:: INPUT FOR THIS TASK ::
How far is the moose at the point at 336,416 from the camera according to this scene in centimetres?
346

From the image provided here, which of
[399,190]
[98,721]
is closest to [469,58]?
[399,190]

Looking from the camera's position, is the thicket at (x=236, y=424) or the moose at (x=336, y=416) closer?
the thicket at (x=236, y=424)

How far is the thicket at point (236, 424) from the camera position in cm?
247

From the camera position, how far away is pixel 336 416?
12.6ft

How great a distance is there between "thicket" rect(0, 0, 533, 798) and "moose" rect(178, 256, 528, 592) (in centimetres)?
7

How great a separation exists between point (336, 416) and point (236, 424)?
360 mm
:::
> **WHAT THE TASK ASKS**: Reproduce every line of the records above with no changes.

> **RESULT**:
How far is the moose at the point at 336,416 from the camera according to this scene in centimetres?
346

From the image provided here, which of
[399,190]
[98,721]
is closest to [469,58]?
[399,190]

Looking from the camera's position, is the thicket at (x=236, y=424) or the moose at (x=336, y=416) closer?
the thicket at (x=236, y=424)

How far is the thicket at point (236, 424) from the camera position in cm?
247

From the camera position, how far away is pixel 336 416?
12.6ft

How great a distance is there between "thicket" rect(0, 0, 533, 798) and "moose" rect(178, 256, 528, 592) (in centimetres)?
7

How great a separation exists between point (336, 416) and point (236, 424)?
360 mm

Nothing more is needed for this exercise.